(Written request):
Set down the line that contains "How far from the camera" and every line after it to the end of the entries, exactly as they stand and nothing more.

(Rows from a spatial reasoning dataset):
------------------------------
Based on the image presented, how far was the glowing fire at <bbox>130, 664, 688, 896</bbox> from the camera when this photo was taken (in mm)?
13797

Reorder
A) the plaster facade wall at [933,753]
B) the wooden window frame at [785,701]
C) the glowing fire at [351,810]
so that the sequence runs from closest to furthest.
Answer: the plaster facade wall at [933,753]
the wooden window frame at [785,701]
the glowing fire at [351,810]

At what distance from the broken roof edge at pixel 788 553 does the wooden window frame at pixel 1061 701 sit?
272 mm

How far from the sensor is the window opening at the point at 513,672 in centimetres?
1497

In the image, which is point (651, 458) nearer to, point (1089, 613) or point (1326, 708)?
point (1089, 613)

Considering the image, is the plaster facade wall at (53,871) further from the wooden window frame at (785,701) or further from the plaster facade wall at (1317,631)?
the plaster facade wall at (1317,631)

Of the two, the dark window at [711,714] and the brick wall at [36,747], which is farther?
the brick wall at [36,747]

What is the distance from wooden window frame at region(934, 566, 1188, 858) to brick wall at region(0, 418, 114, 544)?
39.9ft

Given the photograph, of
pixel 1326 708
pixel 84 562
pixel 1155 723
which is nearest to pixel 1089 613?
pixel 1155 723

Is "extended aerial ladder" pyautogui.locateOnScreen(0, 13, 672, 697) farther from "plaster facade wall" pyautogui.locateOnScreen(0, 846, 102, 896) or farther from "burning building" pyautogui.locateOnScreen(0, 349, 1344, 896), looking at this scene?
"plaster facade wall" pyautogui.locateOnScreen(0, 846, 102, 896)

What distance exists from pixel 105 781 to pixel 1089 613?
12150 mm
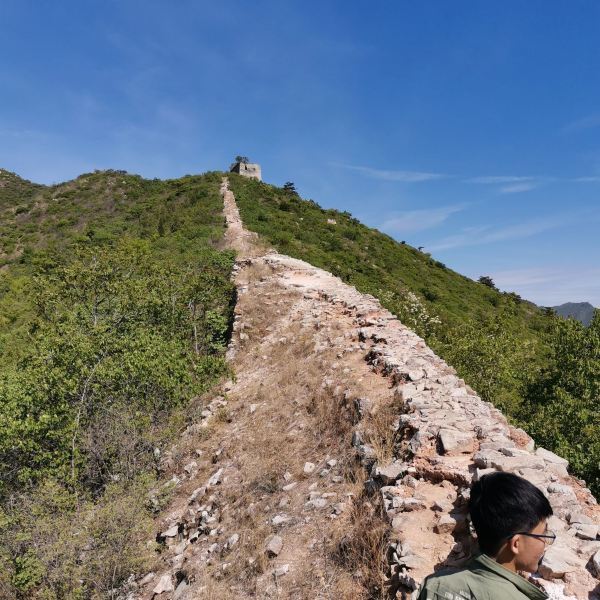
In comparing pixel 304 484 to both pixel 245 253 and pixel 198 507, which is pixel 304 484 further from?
pixel 245 253

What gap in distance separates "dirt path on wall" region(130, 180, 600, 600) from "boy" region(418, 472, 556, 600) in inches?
58.0

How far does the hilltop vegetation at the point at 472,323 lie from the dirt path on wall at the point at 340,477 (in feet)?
14.0

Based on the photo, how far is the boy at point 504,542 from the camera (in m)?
2.27

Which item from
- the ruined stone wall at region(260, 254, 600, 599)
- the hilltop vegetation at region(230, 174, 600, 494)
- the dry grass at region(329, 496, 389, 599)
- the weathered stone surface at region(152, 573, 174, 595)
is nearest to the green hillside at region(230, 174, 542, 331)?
the hilltop vegetation at region(230, 174, 600, 494)

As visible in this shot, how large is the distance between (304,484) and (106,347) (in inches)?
263

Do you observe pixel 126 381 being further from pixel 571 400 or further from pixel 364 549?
pixel 571 400

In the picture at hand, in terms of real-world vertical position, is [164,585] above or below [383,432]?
below

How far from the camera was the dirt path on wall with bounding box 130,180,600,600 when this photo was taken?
4.32 metres

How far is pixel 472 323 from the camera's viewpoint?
796 inches

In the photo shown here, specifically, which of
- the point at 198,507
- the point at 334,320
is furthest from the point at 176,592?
the point at 334,320

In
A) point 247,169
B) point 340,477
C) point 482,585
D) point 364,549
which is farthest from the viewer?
point 247,169

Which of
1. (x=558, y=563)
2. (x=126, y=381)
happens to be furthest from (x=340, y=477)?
(x=126, y=381)

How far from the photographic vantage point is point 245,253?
2481 cm

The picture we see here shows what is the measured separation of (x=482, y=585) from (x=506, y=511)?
41 cm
------------------------------
(Response to the exercise):
How far from the camera was the dirt path on wall with bounding box 130,180,600,600 when this photo was taken?
4.32 metres

How far is pixel 472 323 from the camera's viewpoint?
796 inches

In the photo shown here, specifically, which of
- the point at 198,507
- the point at 334,320
is furthest from the point at 176,592?
the point at 334,320

In
A) point 247,169
B) point 340,477
C) point 482,585
D) point 364,549
which is farthest from the viewer?
point 247,169

Which of
1. (x=558, y=563)
2. (x=126, y=381)
happens to be furthest from (x=340, y=477)?
(x=126, y=381)

How far from the photographic vantage point is point 245,253?
2481 cm

The picture we see here shows what is the measured separation of (x=482, y=585) from (x=506, y=511)?
41 cm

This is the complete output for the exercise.